Finally, another approach is just review what is send from WMCore and limit it based on current nginx settings.

@amaltaro
Copy link
Contributor

amaltaro commented Apr 8, 2024

I would suggest dumping at least 1 or 2 documents and inspecting its construction and where the heavy data is. We might want to refactor it in WMAgent, in case the information isn't relevant (like free text error message might be a good candidate to be dropped in WMArchive).

@nikodemas
Copy link
Member

Some of the logs can also be seen on the nginx controller on the Kubernetes:

~ $ k logs pod/cern-magnum-ingress-nginx-controller-5b8j8 -n kube-system | grep -i large
2024/04/11 07:13:05 [error] 36#36: *2223712 client intended to send too large body: 15734904 bytes, client: 188.184.75.82, server: cmsweb-k8s-prodsrv2.cern.ch, request: "POST /wmarchive/data/ HTTP/1.1", host: "cmsweb-k8s-prodsrv2.cern.ch"
2024/04/11 07:55:35 [error] 36#36: *2317077 client intended to send too large body: 23517605 bytes, client: 188.184.73.32, server: cmsweb-k8s-prodsrv2.cern.ch, request: "POST /wmarchive/data/ HTTP/1.1", host: "cmsweb-k8s-prodsrv2.cern.ch"
2024/04/11 07:59:51 [error] 34#34: *2328673 client intended to send too large body: 17649066 bytes, client: 188.184.75.82, server: cmsweb-k8s-prodsrv2.cern.ch, request: "POST /wmarchive/data/ HTTP/1.1", host: "cmsweb-k8s-prodsrv2.cern.ch"
2024/04/11 08:03:52 [error] 39#39: *2341664 client intended to send too large body: 15734904 bytes, client: 188.184.75.82, server: cmsweb-k8s-prodsrv2.cern.ch, request: "POST /wmarchive/data/ HTTP/1.1", host: "cmsweb-k8s-prodsrv2.cern.ch"
2024/04/11 08:08:56 [error] 39#39: *2359348 client intended to send too large body: 15734904 bytes, client: 188.184.75.82, server: cmsweb-k8s-prodsrv2.cern.ch, request: "POST /wmarchive/data/ HTTP/1.1", host: "cmsweb-k8s-prodsrv2.cern.ch"
2024/04/11 08:10:20 [error] 36#36: *2364292 client intended to send too large body: 19739784 bytes, client: 188.184.75.82, server: cmsweb-k8s-prodsrv2.cern.ch, request: "POST /wmarchive/data/ HTTP/1.1", host: "cmsweb-k8s-prodsrv2.cern.ch"

Although @arooshap has just raised the nginx limit from 1MB to 8MB, but these sizes are around 20MB, so docs like these are still failing.

@vkuznet
Copy link
Contributor

vkuznet commented Apr 11, 2024

raising threshold may be a temporary solution since we never really know the size of payload. I rather prefer to see how it can be constrained in WM system which knows by definition the size when it construct the HTTP request. Now we know the nginx threshold and WM system should acknowledge it.

== ENTRIES PROVIDED ==
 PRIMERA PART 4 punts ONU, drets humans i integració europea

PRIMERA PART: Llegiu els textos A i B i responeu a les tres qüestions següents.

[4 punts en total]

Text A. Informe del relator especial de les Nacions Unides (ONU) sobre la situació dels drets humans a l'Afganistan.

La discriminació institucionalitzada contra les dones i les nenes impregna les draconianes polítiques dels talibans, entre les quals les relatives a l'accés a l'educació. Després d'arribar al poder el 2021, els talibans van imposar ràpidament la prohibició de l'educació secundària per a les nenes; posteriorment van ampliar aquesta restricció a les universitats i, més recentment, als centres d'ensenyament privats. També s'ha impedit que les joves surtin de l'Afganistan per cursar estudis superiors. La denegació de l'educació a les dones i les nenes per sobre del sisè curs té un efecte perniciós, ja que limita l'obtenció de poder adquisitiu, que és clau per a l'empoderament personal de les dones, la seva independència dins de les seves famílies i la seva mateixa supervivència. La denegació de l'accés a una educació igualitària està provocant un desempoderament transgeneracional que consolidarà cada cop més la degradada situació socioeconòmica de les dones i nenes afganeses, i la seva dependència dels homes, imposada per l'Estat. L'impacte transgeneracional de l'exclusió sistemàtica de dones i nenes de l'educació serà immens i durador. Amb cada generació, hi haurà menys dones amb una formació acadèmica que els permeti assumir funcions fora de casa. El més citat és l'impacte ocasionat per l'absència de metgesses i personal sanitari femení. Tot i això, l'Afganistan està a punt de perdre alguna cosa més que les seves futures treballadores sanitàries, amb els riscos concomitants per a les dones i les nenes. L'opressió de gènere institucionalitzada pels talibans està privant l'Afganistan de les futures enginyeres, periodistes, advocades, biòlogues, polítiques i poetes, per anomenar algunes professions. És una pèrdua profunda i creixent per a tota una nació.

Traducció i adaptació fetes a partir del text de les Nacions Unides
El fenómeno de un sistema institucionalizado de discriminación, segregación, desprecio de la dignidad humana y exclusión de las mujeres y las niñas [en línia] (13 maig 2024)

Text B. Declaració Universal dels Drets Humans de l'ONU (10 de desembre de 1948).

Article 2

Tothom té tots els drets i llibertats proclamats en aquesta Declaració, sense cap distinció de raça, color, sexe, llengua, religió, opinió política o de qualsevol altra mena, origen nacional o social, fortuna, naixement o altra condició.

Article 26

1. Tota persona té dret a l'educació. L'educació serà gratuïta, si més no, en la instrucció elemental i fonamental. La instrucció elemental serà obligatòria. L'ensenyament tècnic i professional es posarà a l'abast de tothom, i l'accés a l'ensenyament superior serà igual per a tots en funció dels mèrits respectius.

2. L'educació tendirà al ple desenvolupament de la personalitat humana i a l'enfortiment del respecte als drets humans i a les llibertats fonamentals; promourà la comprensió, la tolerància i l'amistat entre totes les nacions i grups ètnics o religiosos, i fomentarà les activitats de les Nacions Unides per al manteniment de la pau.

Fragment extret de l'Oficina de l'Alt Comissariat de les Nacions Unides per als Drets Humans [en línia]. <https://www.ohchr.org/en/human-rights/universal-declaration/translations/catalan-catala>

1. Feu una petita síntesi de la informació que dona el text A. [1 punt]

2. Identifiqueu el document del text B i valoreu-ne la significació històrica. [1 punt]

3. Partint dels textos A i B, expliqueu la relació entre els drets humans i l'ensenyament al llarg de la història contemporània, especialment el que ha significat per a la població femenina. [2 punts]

== INSTRUCTIONS ==
1 - Shorten the comment in the WMArchive upload thread that begins "I would suggest dumping", keeping its main points.
2 - Write what comes next in the WMArchive upload thread, starting after its last comment.
The material plays no part in what you're asked to do here.

== RESULTS ==
1 - Dump one or two documents and check how they're built and where the heavy data sits. If some information isn't relevant, refactor it in WMAgent. Free-text error messages, for example, could be dropped from WMArchive.

2 -
@vkuznet vkuznet linked a pull request Apr 15, 2024 that will close this issue
@vkuznet vkuznet self-assigned this Apr 15, 2024
@vkuznet
Copy link
Contributor

vkuznet commented Apr 15, 2024

I posted first draft of the fix in #11967 which basically checks newly created WMArchive doc within WM component before sending it over to WMArchive service. As such we can accomplish few things:

  • the short document details, along its size and used threshold will be printed out to the log
  • the document above threshold will not be send to WMArchive

Once we investigate further the cause of such large sizes we can inspect those documents from local CouchDB (the document id is printed to the log) and identify the source of large document size. After that a more concrete remedy can be put in place to avoid creation of such large documents and we can restore data flow to wmarchive.

@arooshap
Copy link
Member

@vkuznet we changed nginx limit to accommodate data of any size. This setting was also being applied in the older cluster, but it was not mentioned in the upgrade procedure, so it was skipped. I am letting you know in case you did not see the discussion on mattermost!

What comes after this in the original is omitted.